**Given instruction 1:** According to the abstract below, in which crystal system does bimbowrieite crystallize?

**Page text:**
Abstract
Bimbowrieite, NaMgFe3+5(PO4)4(OH)6⋅2H2O, is a new mineral found in a mineralogically zoned rare-element bearing pegmatite at the White Rock No.2 quarry, Bimbowrie Conservation Park, South Australia, Australia. Crystals are dark olive green to greenish brown and are bladed with dimensions of up to 150 μm. Crystals occur as aggregates up to 0.4 mm across associated with ushkovite, bermanite, leucophosphite and sellaite. Bimbowrieite is pleochroic, biaxial (+), with α = 1.785(5), β = 1.795(5), γ = 1.805(5) and 2V(meas.) = 89.4(5)°. The average of 28 chemical analyses gave the empirical formula: (Na0.81Ca0.19)Σ1.00(Mg0.75Mn2+0.19Fe2+0.05)Σ0.99(Fe3+4.99Al0.01)Σ5.00(PO4)3.97(OH)5.88⋅2.05 H2O based on 24 oxygen atoms. Bimbowrieite is monoclinic, space group C2/c with a = 25.944(5), b = 5.1426(10), c = 13.870(3 Å, β = 111.60(3)°, V = 1720.4(7) Å3 and Z = 4. The crystal structure was refined to R1 = 1.97% for 1060 observed reflections with F0 > 4σ(F0). Bimbowrieite is isostructural with dufrénite. The structure is based on a trimer of face-sharing octahedra in which an M2 octahedra shares two trans faces with two M4 octahedra. Trimers link in the c-direction by sharing corners with two M3 octahedra and with T1 and T2 tetrahedra. Linkage in the a-direction is via corner-sharing M1 octahedra and linkage in the b-direction is via corner-sharing T1 and T2 tetrahedra.

**Data supplied:**
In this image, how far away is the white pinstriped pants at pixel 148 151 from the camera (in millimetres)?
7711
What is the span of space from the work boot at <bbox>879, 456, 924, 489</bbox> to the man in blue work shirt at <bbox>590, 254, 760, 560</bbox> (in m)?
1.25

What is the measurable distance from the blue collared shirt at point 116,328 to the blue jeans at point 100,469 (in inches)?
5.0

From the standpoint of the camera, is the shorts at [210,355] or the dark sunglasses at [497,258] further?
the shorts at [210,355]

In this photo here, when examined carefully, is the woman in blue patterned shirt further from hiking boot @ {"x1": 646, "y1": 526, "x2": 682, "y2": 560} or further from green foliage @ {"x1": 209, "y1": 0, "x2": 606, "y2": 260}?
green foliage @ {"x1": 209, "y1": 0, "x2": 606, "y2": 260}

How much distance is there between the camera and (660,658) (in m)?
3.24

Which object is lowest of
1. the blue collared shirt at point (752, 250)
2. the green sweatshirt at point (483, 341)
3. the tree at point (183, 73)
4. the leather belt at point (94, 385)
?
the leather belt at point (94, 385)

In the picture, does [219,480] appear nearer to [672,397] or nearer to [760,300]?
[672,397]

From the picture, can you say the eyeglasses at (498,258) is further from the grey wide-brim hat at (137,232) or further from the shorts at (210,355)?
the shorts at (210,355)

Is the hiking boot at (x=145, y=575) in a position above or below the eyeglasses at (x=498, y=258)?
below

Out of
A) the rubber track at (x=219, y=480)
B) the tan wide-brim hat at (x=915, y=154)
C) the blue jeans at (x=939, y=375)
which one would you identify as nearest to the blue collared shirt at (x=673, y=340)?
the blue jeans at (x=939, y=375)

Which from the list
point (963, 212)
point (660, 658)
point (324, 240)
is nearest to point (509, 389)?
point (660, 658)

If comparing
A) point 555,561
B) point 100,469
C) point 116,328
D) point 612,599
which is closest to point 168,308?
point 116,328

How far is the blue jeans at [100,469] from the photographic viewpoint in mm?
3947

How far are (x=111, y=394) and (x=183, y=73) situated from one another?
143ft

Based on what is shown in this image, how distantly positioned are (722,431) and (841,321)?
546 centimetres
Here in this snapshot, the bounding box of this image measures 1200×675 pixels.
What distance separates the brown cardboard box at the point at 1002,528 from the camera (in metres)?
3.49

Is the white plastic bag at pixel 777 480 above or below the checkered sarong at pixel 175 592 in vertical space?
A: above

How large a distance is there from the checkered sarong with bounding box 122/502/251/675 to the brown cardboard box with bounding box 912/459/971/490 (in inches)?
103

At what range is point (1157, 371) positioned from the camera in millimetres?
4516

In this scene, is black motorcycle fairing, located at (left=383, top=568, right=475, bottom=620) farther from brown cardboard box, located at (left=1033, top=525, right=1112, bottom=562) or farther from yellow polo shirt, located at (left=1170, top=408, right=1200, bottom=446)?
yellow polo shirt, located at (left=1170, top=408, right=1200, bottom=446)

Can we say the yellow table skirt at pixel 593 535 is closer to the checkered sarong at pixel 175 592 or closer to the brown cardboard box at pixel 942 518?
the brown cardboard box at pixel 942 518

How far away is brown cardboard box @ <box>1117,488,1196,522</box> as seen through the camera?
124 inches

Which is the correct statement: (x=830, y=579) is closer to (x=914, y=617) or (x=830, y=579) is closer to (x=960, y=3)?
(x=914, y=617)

**Given instruction 2:** Report every line of the entries above that contains the string "inches", matching case exactly.

**Complete output 1:** Monoclinic, in space group C2/c.

**Complete output 2:**
What is the measurable distance from the blue collared shirt at point 116,328 to the blue jeans at point 100,469 (in inches)?
How large a distance is there from the checkered sarong with bounding box 122/502/251/675 to the brown cardboard box with bounding box 912/459/971/490 (in inches)?
124 inches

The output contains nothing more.